- **SELECTED TEXT**
I haven't worn my shoes nearly as much as I thought I would because when I pair them with my skinny jeans, my socks are visible. There's a small gap because the top is lose around my ankles no matter how tight I try to tie them. It's not a huge issue if I wear cute colorful socks, but standard white socks do not fly when I'm wearing black jeans or dark blue lol. They're so noticeable!


----------



## Surferrosa

stephc005 said:


> this may be a silly question, but for those who own the bobby wedge sneakers, do you wear socks with them?
> 
> 
> I haven't worn my shoes nearly as much as I thought I would because when I pair them with my skinny jeans, my socks are visible. There's a small gap because the top is lose around my ankles no matter how tight I try to tie them. It's not a huge issue if I wear cute colorful socks, but standard white socks do not fly when I'm wearing black jeans or dark blue lol. They're so noticeable!

- **PROBLEM DESCRIPTION**
Answer each question using the forum text on wedge sneakers.
(a) Which shoes does stephc005 ask owners about?
(b) What causes the small gap at the ankles?
(c) With which jean colors do standard white socks not work?
The lines are separate material and have no connection to the forum text on wedge sneakers.

- **MATERIAL**
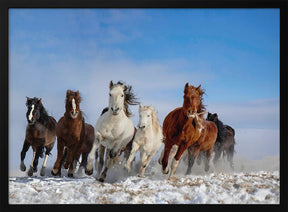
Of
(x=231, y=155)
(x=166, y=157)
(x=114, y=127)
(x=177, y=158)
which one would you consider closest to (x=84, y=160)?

- **WORKED SOLUTION**
(a) The bobby wedge sneakers.
(b) The top of the shoe is loose around the ankles, however tightly it is tied.
(c) Black jeans or dark blue jeans.